**Work instructions:** Write out every record in full, exactly as written, please.

**Material provided:**
- - - - - - -

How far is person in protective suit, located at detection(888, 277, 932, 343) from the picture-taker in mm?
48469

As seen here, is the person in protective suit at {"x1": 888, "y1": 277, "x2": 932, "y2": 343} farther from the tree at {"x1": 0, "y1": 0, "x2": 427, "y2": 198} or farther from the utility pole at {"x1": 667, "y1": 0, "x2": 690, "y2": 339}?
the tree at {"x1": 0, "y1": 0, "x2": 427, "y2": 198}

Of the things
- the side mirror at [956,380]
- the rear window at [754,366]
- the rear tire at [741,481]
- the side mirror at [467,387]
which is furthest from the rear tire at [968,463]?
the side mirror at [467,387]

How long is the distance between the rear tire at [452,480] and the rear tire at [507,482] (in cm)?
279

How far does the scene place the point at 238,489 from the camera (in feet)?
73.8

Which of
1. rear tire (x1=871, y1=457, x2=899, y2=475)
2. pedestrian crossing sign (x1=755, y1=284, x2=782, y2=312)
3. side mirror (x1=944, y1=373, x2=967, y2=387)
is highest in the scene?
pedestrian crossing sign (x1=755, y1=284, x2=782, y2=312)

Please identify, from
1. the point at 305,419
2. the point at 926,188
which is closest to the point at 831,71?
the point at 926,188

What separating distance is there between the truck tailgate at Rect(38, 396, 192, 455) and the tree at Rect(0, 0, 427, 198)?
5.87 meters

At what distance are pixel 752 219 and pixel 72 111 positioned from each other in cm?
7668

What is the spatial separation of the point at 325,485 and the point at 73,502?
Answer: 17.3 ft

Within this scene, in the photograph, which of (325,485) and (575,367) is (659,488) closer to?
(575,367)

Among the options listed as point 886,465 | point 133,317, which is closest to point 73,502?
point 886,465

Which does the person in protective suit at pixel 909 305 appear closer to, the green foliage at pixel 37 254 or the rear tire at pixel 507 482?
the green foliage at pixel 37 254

- - - - - - -

**The result:**
How far is person in protective suit, located at detection(888, 277, 932, 343) from the picture-taker in mm?
48469

As seen here, is the person in protective suit at {"x1": 888, "y1": 277, "x2": 932, "y2": 343} farther from the tree at {"x1": 0, "y1": 0, "x2": 427, "y2": 198} or farther from the utility pole at {"x1": 667, "y1": 0, "x2": 690, "y2": 339}?
the tree at {"x1": 0, "y1": 0, "x2": 427, "y2": 198}

Of the things
- the side mirror at [956,380]
- the rear window at [754,366]
- the rear tire at [741,481]
- the side mirror at [467,387]
which is furthest from the rear tire at [968,463]?
the side mirror at [467,387]

How long is the distance between the rear tire at [452,480] and the rear tire at [507,482] (in cm)?
279

How far does the scene place the point at 238,489 from the camera (in feet)?
73.8

Which of
1. rear tire (x1=871, y1=457, x2=899, y2=475)
2. pedestrian crossing sign (x1=755, y1=284, x2=782, y2=312)
3. side mirror (x1=944, y1=373, x2=967, y2=387)
is highest in the scene?
pedestrian crossing sign (x1=755, y1=284, x2=782, y2=312)

Please identify, from
1. the point at 305,419
2. the point at 926,188
which is closest to the point at 831,71?
the point at 926,188

What separating distance is there between the truck tailgate at Rect(38, 396, 192, 455) and the tree at Rect(0, 0, 427, 198)?
5.87 meters

At what distance are pixel 752 219 and pixel 72 111 positioned from each other in cm?
7668

What is the spatial separation of the point at 325,485 and the point at 73,502?
Answer: 17.3 ft

Within this scene, in the photograph, which of (325,485) and (575,367) is (659,488) closer to?
(575,367)

Among the options listed as point 886,465 | point 133,317, which is closest to point 73,502?
point 886,465

Which does the person in protective suit at pixel 909 305 appear closer to, the green foliage at pixel 37 254 or the rear tire at pixel 507 482?
the green foliage at pixel 37 254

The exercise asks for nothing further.